2.  Disjunctive-Explanation; Personal or Scientific Explanation

This suggestion stems from Swinburne. Scientific explanation works from prior physical facts to explain subsequent physical facts. Given that we're concerned in the Cosmological Argument with the beginning of the universe, there are no prior physical facts to explain the subsequent ones. So scientific explanation is ruled out. Personal explanation is the only other sort of explanation we have, so we should opt for it. So the first cause is a person.


3.  Plausible Candidates: Abstract Objects or Disembodied Minds

This stems from William Lane Craig.  Given that the cause of the universe is the cause of all physicality, the cause cannot be physical.  But our lists for possible non-physical objects is quite small: Either abstract objects or disembodied minds.  Abstract objects are things such as numbers or propositions.  But abstract objects cannot enter into causal relations (that's what makes them abstract), so they cannot have caused the universe.  This leaves disembodied minds as the only thing left on our list that could plausibly cause the universe.


4.  The Teleological Argument

This one is straightforward.  It makes the Cosmological Argument work in a cumulative way with the Teleological Argument.  The universe exhibits design, design implies intelligence, so whatever caused the universe is probably intelligent.  

5.  Simplicity-Style Arguments

Swinburne inspired suggestion. These arguments are given their best up-to-date treatment by Calum Miller. It goes like this: The properties we ascribed to God are actually more simple than arbitrarily limited properties. So instead of ascribing to God limited intelligence, we should ascribe to him infinite or full intelligence. Limited intelligence is less simple as it requires a reason to posit the intelligence as well as a reason to posit the limit to the intelligence.


Rejoinder to the B-theory Objection to the Kalam

I’ve come across some new information that discredits a central claim that I made in my last post.  William Lane Craig does not take B-theory to be fatal to the Kalam.  Alexander Pruss, Calum Miller, and Robert Koons also take it that Kalam is compatible with B-theory. 

Here’s WLC in his own words:  

"[Would KCA go through if B-theory is true?] 

Well, I would give up the second philosophical argument based on the possibility of forming an actual infinite by successive addition.  

And I would have to redefend the causal premise in such a way that it doesn't appeal to something's coming-into-being without a cause, but rather just say that something can't begin to exist without a cause.  The scientific evidence for the finitude of the past would still go in place.

So even though the abandonment of an A-theory of time would damage the argument and cause you to reformulate some of its support, it wouldn't be fatal."


And a quote by Pruss: "There is temporal becoming on the B-theory.

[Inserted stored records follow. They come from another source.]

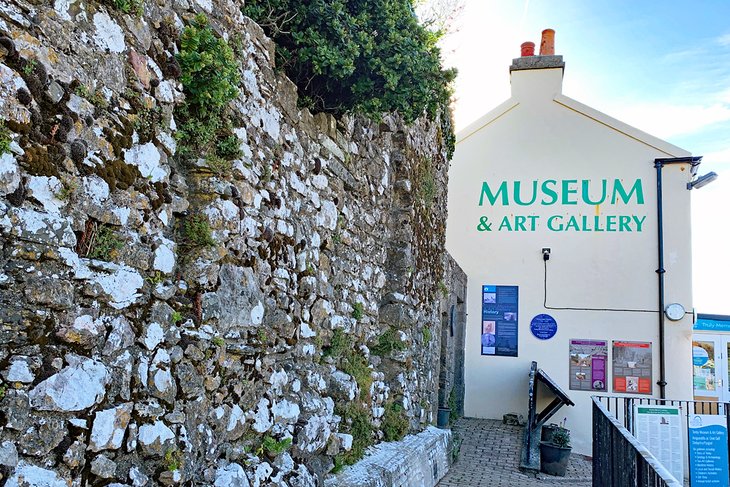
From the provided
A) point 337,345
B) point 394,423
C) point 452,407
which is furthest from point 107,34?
point 452,407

An object comes into being provided that it exists but didn't use to exist." We'd then reformulate the causal premise in light of this.

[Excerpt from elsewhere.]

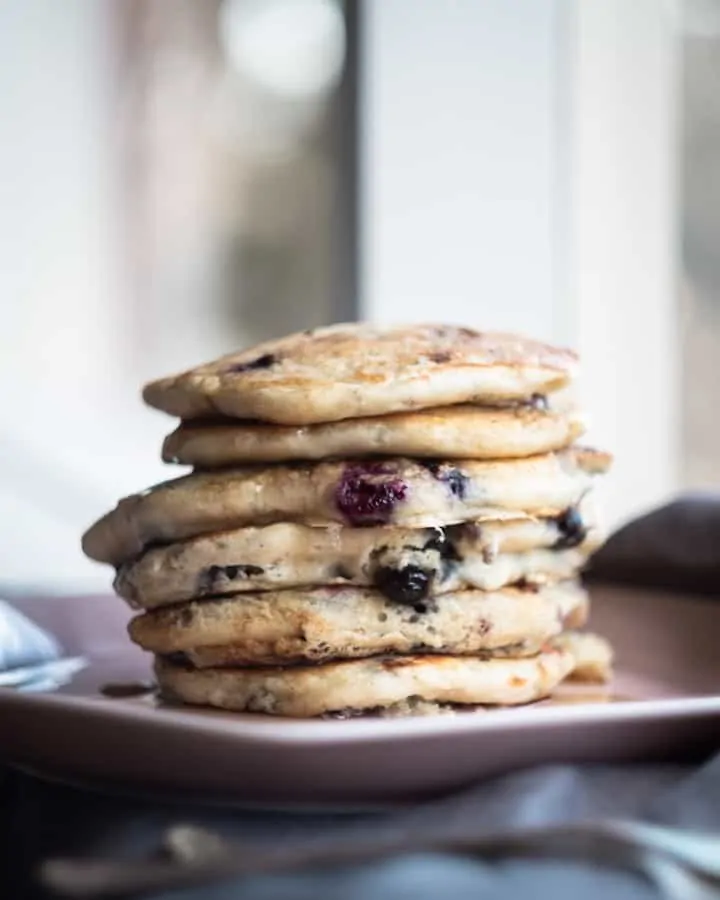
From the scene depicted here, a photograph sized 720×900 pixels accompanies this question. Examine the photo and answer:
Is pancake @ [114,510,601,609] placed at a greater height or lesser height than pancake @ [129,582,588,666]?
greater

Pruss's adoption of the Kalam argument as he presents in his book Infinity, Causation, and Paradox has such a reformulation: "Like the Kalam argument, our argument denies the existence of backwards-infinite sequences. But the details are quite different. The Kalam argument opposes sequences that are temporally backwards-infinite, while the present argument denies all causally backwards-infinite sequences."